Padula ci vedeva chiaro, dal fondo della sua remota provincia, Cosenza, dove
“frati, preti e bizzocchi, avvocati, farmacisti ed i mille ex impiegati del
cessato governo ingannano il volgo sciocco, smaltiscono frottole, inventano
accuse”. Non solo in fatto di Stato e chiesa: contro l’appropriazione della
manomorta, invece del suo utilizzo per usi e finalità di pubblico servizio, per
l’insegnamento laico, per il matrimonio civile, etc. Ma, sempre modernamente,
da contemporaneista in anticipo, contro la burocrazia e la burocratizzazione di
cui il Piemonte subito affliggeva l’Italia.
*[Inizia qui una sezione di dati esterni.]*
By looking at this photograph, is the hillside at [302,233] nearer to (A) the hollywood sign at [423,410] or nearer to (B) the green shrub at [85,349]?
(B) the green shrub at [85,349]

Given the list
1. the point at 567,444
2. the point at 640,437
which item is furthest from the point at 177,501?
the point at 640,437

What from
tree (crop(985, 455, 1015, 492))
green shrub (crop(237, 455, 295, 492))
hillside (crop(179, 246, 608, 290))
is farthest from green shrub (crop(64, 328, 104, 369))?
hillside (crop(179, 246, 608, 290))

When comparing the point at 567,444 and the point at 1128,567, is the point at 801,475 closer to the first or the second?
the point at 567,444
Questo “stato delle persone in
Calabria”, da cui Carlo Muscetta estrasse nel 1950 il titolo della sua
antologia del “Bruzio”, il settimanale di Vincenzo Padula, il curatore voleva
“la prima inchiesta sul Mezzogiorno dopo l’unità”. Non era avventato, ed è
vero, comparativamente, anzi, un’inchiesta più incisiva e precisa, benché
rapida, delle successive, per quanto organizzate ed elaborate. Ma isolata e
ignorata. In un certo senso dallo stesso curatore.
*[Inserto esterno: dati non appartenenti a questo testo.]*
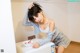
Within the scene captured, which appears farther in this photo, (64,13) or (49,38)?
(64,13)

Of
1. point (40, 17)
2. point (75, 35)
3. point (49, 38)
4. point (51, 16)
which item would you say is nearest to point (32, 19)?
point (40, 17)

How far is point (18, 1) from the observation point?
177cm

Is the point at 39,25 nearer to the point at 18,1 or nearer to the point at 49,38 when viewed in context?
the point at 49,38

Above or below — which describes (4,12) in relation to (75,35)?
above

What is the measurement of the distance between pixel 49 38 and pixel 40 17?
0.91 ft

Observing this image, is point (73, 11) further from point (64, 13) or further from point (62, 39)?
point (62, 39)

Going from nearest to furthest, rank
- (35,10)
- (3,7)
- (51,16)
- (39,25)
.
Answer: (3,7), (35,10), (39,25), (51,16)

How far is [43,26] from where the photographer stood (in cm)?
160

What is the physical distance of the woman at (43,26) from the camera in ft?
5.02

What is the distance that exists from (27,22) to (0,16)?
47cm

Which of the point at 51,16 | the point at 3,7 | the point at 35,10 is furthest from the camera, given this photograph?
the point at 51,16

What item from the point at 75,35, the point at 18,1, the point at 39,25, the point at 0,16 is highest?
the point at 18,1

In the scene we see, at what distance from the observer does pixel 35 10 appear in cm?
152

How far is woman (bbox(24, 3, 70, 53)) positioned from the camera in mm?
1530
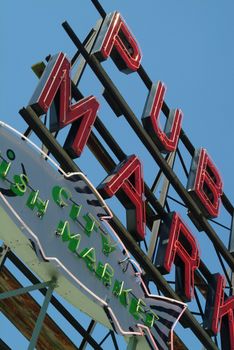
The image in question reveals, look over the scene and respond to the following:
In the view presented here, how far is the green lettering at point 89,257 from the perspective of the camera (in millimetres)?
11289

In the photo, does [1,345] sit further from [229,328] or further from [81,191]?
[229,328]

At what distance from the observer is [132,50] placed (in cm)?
1862

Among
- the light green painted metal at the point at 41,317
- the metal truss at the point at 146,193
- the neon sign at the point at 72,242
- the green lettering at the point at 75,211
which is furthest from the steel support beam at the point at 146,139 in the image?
the light green painted metal at the point at 41,317

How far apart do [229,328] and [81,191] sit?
7.88 m

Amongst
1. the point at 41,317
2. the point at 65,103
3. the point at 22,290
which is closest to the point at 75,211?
the point at 22,290

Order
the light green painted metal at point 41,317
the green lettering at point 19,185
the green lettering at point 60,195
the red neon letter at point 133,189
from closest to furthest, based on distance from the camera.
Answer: the light green painted metal at point 41,317
the green lettering at point 19,185
the green lettering at point 60,195
the red neon letter at point 133,189

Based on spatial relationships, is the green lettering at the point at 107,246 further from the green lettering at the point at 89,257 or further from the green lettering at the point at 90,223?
the green lettering at the point at 89,257

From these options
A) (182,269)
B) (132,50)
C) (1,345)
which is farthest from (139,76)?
(1,345)

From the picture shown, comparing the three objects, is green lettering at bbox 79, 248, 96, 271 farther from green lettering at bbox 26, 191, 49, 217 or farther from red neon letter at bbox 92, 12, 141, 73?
red neon letter at bbox 92, 12, 141, 73

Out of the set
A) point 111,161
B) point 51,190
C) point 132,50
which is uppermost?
point 132,50

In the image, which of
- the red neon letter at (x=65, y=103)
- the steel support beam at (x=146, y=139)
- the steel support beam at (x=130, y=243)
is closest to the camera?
the steel support beam at (x=130, y=243)

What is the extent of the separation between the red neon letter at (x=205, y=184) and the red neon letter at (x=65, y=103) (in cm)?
429

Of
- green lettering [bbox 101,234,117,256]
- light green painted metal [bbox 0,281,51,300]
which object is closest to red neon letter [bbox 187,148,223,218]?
green lettering [bbox 101,234,117,256]

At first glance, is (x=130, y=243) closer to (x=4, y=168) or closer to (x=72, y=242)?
(x=72, y=242)
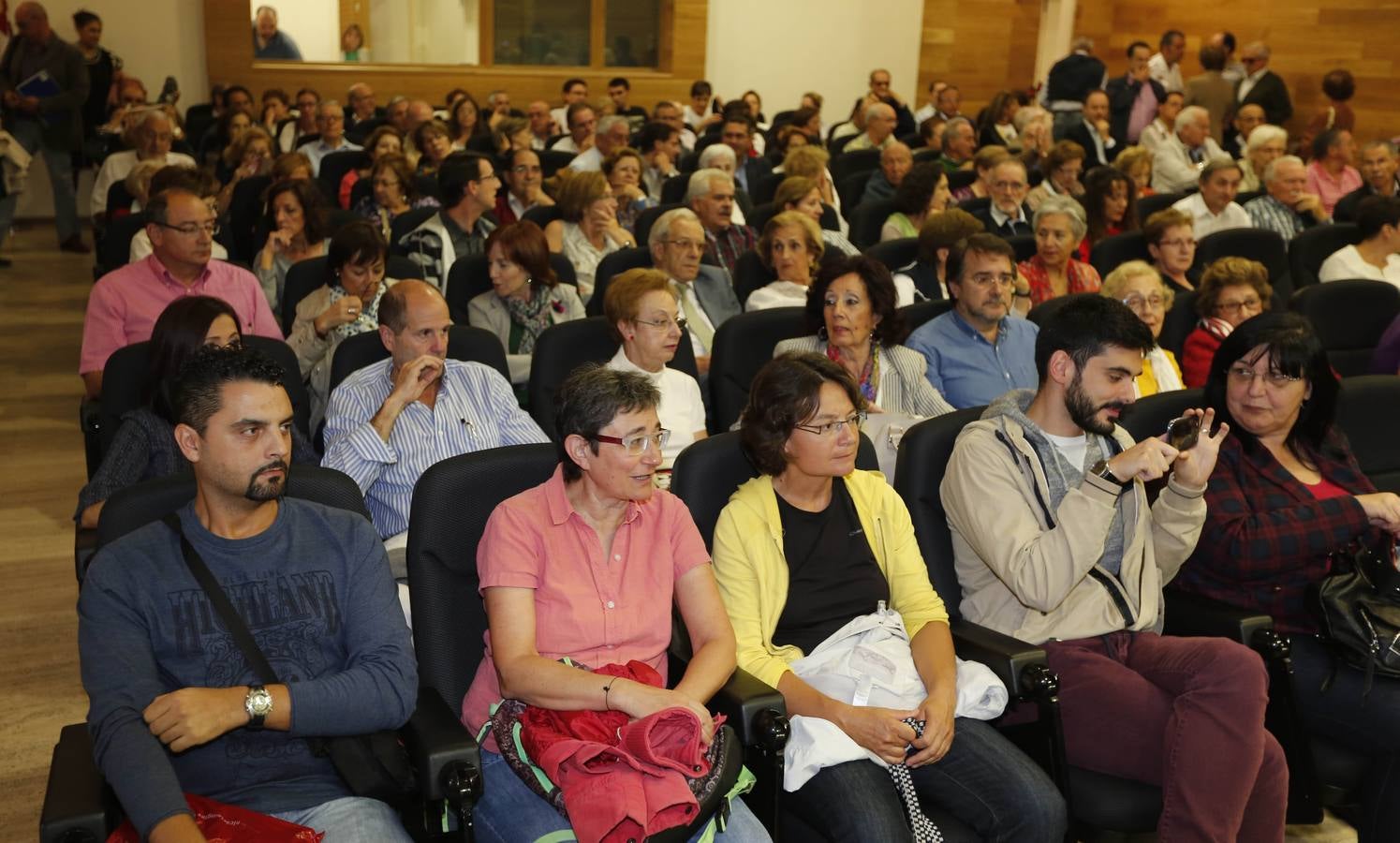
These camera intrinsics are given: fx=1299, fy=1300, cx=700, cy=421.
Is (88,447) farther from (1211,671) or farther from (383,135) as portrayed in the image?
(383,135)

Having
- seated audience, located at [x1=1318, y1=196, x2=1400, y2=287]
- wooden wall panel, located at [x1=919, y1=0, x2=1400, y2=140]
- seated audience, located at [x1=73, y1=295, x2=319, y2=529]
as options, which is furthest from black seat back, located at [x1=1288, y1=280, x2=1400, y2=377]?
wooden wall panel, located at [x1=919, y1=0, x2=1400, y2=140]

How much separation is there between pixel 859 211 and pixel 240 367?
4764 mm

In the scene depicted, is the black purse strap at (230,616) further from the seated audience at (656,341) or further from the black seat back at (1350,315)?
the black seat back at (1350,315)

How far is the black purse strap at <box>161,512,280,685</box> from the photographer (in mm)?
2166

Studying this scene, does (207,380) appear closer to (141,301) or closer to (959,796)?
(959,796)

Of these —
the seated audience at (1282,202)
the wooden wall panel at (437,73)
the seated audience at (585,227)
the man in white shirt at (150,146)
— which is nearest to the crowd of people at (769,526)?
the seated audience at (585,227)

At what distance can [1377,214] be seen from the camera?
5746 millimetres

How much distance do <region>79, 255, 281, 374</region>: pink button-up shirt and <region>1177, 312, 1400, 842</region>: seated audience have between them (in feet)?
9.30

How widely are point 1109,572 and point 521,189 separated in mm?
4837

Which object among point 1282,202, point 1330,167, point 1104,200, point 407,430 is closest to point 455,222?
point 407,430

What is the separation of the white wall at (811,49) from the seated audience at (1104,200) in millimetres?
8510

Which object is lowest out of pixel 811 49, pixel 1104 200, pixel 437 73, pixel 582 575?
pixel 582 575

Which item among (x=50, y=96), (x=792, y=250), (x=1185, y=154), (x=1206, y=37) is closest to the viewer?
(x=792, y=250)

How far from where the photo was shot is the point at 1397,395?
11.3 feet
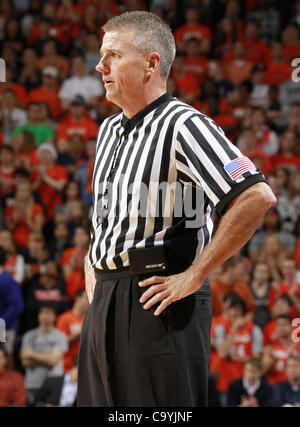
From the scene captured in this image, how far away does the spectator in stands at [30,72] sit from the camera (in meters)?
8.51

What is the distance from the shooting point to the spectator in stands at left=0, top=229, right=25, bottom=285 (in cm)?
634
Il “Bruzio” Padula redasse e editò da
solo – usava: il caso più famoso sarà “Die Fackel” di Karl Kraus, da fine
Ottocento per quarant’anni, anche se nelle prime annate fu aperta a molti collaboratori
- in Cosenza per poco più di un anno,
tra il marzo 1864 e il luglio 1865. L’antologia comprende anche una diecina di
pagine tratte “Da uno zibaldone inedito”, sulle magare e sul santo Martino.
Viene ripubblicata con i testi e nell’ordine impressi da Muscetta per l’editore
Parenti – senza la sua introduzione: Capricci e bizzarrie, Cronache di Cosenza,
Stato delle persone, Storia di briganti, Le industrie e la terra.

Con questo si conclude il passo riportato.